The founder of Android and chief of engineering at Google, Andy Rubin displayed the 10-inch tablet to demonstrate Android 2.3 Honeycomb which, it later emerged, also has a Verizon Wireless logo on it.
Technology website CNET had it from a source that the Motorola Honeycomb tablet runs on an ARM-based NVIDIA Tegra 2 T20 dual core processor. The tablet has a display resolution of 1280 x 800 pixels, a gyroscope sensor as well as two cameras — a 5 megapixel camera at the back and a 2 megapixel camera on the front for video conferencing.
Motorola’s Honeycomb tablet has 512MB of RAM, 32GB of internal storage and supports microSD cards. The device reportedly also has a microUSB port as well as a mini HDMI port. It has a 3.5 mm headphone jack and perhaps a docking port as well. The Motorola Honeycomb tablet is capable of using Wi-Fi, Bluetooth, 3G and LTE networks.

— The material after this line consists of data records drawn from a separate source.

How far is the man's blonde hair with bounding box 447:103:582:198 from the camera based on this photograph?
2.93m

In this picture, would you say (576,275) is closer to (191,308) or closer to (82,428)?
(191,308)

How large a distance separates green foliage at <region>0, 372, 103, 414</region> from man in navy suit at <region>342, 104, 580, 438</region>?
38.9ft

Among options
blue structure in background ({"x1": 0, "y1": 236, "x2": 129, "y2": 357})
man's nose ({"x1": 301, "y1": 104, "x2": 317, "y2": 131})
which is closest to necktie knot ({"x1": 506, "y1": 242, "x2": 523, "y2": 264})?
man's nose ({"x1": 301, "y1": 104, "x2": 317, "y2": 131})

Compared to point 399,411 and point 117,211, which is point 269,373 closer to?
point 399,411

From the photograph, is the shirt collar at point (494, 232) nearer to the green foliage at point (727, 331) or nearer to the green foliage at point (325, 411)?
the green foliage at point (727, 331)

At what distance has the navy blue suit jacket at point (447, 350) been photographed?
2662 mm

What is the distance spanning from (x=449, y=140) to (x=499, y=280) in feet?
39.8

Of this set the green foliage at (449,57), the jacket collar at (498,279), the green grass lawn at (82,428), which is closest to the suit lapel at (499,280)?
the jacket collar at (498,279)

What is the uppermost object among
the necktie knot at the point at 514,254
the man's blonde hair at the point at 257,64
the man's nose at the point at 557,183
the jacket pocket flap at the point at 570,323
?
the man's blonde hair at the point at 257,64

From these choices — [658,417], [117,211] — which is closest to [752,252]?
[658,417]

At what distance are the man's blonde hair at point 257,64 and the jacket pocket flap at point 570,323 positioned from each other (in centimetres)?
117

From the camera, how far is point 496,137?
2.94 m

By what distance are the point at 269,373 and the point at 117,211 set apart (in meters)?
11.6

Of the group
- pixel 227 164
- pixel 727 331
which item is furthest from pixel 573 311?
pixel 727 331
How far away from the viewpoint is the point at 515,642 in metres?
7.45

Google Android has become a hugely popular smartphone platform — with more than 100,000 Android powered HTC EVO devices having been sold, and similar success witnessed by Samsung’s Galaxy S smartphone, but it is still remains to be seen how well the platform will work on tablets. Samsung has indeed used Android 2.2 Froyo to power its 7-inch Galaxy Tab and similarly Indian manufacturer Olive Communications has also made a tablet running on Froyo, but Google says that the existing versions of Android aren’t optimal for tablet devices. But Android 2.3 or Gingerbread is tailored for tablets and might be a completely different product from previous versions of the OS. Also see: Top 10 Android tablets
While Samsung’s Galaxy Tab has been hugely successful, the company hasn’t managed to convince many developers to create apps for tablets on the Android platform before Google releases an operating system specifically for tablets. There is great demand for tablets though and it appears that many manufacturers are creating Android tablets even before Honeycomb is released.
This might mean that when Honeycomb does come out, there won’t be many takers for it because most of the existing devices will be running on Froyo. However, it seems far more likely that Google will counter this problem by allowing devices (tablets in particular) that run on Android 2.2 Froyo to upgrade to Honeycomb.
It is speculated that Android Honeycomb will be out in February, but probably not at the Consumer Electronics Show in Las Vegas.